Significance and Current Status
Milestones (as of June 2026):
- 1990 — First human gene therapy trial (Ashanti DeSilva, ADA-SCID), using a retroviral vector.
- Nov 2012 — Glybera (alipogene tiparvovec) became the first gene therapy approved in the EU.
- Dec 2023 — FDA approved Casgevy, the world's first CRISPR/Cas9-based medicine, for sickle cell disease (patients aged 12+ with recurrent vaso-occlusive crises); Lyfgenia was approved alongside it.
- Oct 2023 — India's CDSCO approved NexCAR19, the country's first indigenous CD19-targeted CAR-T therapy for B-cell lymphomas and leukaemia, developed by ImmunoACT (incubated at IIT Bombay).

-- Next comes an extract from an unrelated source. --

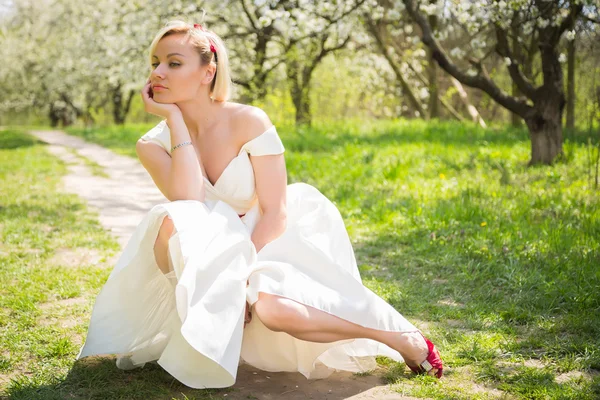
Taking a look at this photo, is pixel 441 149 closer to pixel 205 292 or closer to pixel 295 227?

NexCAR19 is strategically important for affordability: priced at roughly USD 50,000, against USD ~400,000-500,000 for comparable CAR-T therapies in the US and Europe (industry estimates, 2023-24). This positions India in the global advanced cell-and-gene therapy market while widening access.
UPSC Angle
The topic blends pure science (vectors, CRISPR, somatic vs germline) with policy and ethics. For Prelims, master the definitions and the India-specific firsts (NexCAR19). For Mains GS3, frame it around indigenous biotech capacity, healthcare affordability, and regulation by CDSCO; for GS4, the germline-editing ban is a ready bioethics case study. Cross-link with current affairs on Ujiyari.com for the latest approvals, as the regulatory landscape evolves rapidly. This is a foundation concept underpinning broader questions on biotechnology and emerging technologies.